◆ **Quoted passage**:

******

# Living in Singapore



## maneeratc_apac (Jun 7, 2008)

Hi everyone! My name is Maneerat. I am exploring the opportunity with one company where I can choose to work either in Singapore or Shianghai. As of now I have insufficient information to make my decision. 

I used to work in Singapore for 4 months but it was the temporary project before I came back to work in Bangkok. The accommodation was provided by the company. 

My current situation is different as I will be hired for Singapore office. So that I will cover all expenses by myself. That's why I need your suggestion. The office is on Orchard road. I would not like to spend more than 30 minutes on the road to go to work. Where should I stay or any source of information I can access to know the rental rate? 

I cannot see the forum for expat living in Shianghai. I also need the information on how to live there. I appreciate if you provide some information or source. 

Thank you!

Maneerat


----------



## synthia (Apr 18, 2007)

Welcome to the forum. You can post questions about Shanghai in the Other Countries section.

First, ask your employer if they have information about living in each place.

Certainly, in Singapore, the housing costs are significant. You mention being 'on the road' for more than half an hour. If you are going to work in Orchard Road, driving will be expensive. In addition to parking, you will have to pay a congestion fee every day for driving in the center city.

Whether you will be able to live close enough to keep your commute at one hour will be a function of your income.


----------



## ini_niki (Aug 11, 2008)

You'd be better off catching the subway (MRT) ... it's really cheap and fast. Unless you're earning huge bucks in Sing  

As for Shanghai ... it's much, much cheaper to live there ... but the public transport if mainly taxis ... although it's also much cheaper to buy / lease a car and cheaper to park etc. 

Singapore is basically like living in a first world nation ... everything is great -- health, food, schools, transport, shopping etc. 

Shanghai is more like a developing nation. Don't get me wrong ... if you've got the money to spend then you can buy the best of health, food, schools, transport, shopping etc ... but if you're on an average wage / lower wage then you're more likely to live like the locals. 

If you want adventure and the opportunity to maybe make a killing in development / business etc then Shanghai is the place ... 

If you're looking for an easy life and have a young family then I'd go to Singapore  

Cheers


----------



## anthonyjeremiel (Oct 13, 2008)

I totally agree with ini_niki.

Shanghai is a city that's still pretty much developing.

Singapore is more like a developed country.

So it really depends on what you want essentially.


----------

******

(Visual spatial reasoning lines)
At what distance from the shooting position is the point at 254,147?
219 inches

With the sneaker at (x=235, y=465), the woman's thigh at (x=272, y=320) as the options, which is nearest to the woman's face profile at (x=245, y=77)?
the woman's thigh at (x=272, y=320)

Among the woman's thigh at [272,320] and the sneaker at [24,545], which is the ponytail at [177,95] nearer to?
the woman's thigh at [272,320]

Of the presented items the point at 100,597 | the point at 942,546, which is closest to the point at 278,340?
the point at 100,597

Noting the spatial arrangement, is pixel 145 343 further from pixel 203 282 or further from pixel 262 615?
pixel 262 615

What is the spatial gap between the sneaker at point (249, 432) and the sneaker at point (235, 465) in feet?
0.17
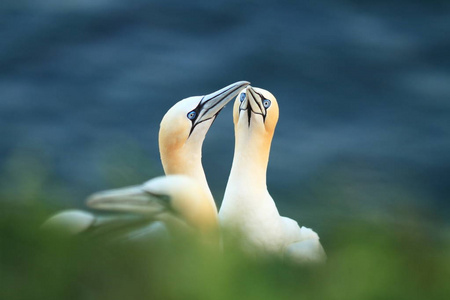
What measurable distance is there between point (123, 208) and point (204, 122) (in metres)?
2.25

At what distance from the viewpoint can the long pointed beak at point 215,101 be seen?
746 centimetres

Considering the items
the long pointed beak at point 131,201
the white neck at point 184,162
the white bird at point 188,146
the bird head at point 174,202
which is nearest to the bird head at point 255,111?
the white bird at point 188,146

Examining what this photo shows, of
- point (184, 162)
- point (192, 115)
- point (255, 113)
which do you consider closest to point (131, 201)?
point (184, 162)

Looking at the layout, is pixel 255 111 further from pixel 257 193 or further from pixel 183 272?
pixel 183 272

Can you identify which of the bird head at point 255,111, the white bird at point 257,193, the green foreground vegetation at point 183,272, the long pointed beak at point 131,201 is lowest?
the green foreground vegetation at point 183,272

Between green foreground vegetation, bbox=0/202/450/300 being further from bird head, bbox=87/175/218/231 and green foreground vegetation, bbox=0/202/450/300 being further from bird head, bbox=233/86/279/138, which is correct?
bird head, bbox=233/86/279/138

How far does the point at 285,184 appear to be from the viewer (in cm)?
1339

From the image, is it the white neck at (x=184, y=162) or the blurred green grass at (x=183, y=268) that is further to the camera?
the white neck at (x=184, y=162)

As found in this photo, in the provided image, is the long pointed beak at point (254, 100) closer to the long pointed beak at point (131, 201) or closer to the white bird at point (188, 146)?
the white bird at point (188, 146)

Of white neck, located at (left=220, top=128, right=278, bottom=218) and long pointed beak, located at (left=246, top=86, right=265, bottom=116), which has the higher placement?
long pointed beak, located at (left=246, top=86, right=265, bottom=116)

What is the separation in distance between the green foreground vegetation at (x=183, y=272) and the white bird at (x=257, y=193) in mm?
3239

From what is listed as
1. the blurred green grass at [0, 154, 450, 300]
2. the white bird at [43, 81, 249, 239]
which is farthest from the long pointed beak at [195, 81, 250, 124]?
the blurred green grass at [0, 154, 450, 300]

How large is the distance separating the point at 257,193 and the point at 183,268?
166 inches

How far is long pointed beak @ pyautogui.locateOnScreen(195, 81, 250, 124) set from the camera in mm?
7461
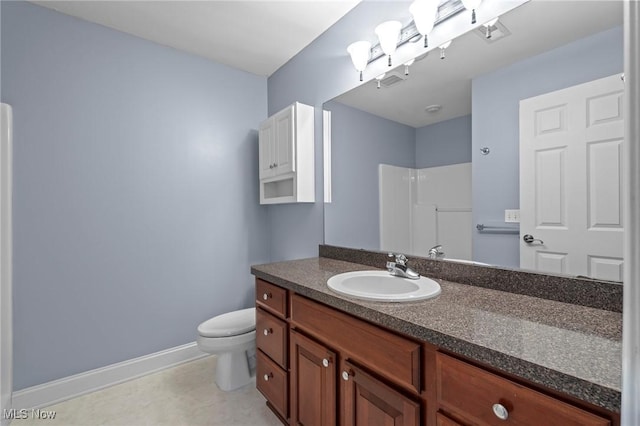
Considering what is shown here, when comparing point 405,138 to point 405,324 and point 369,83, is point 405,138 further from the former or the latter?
point 405,324

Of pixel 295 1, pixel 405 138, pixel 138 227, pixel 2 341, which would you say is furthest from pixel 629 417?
pixel 138 227

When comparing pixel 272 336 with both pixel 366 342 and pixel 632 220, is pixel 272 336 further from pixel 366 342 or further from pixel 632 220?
pixel 632 220

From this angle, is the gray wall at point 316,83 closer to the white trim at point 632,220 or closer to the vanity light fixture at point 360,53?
the vanity light fixture at point 360,53

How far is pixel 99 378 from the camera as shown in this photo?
193 cm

******

◆ **The tasks**:
(1) According to the forum thread about living in Singapore, what way of getting to work does ini_niki suggest in Singapore?
(2) From the forum thread about living in Singapore, write out the passage starting at "As for Shanghai" and ending at "the place ...".

◆ **Expected answers**:
(1) The subway (MRT), because it's cheap and fast.

(2)
As for Shanghai ... it's much, much cheaper to live there ... but the public transport if mainly taxis ... although it's also much cheaper to buy / lease a car and cheaper to park etc. 

Singapore is basically like living in a first world nation ... everything is great -- health, food, schools, transport, shopping etc. 

Shanghai is more like a developing nation. Don't get me wrong ... if you've got the money to spend then you can buy the best of health, food, schools, transport, shopping etc ... but if you're on an average wage / lower wage then you're more likely to live like the locals. 

If you want adventure and the opportunity to maybe make a killing in development / business etc then Shanghai is the place ...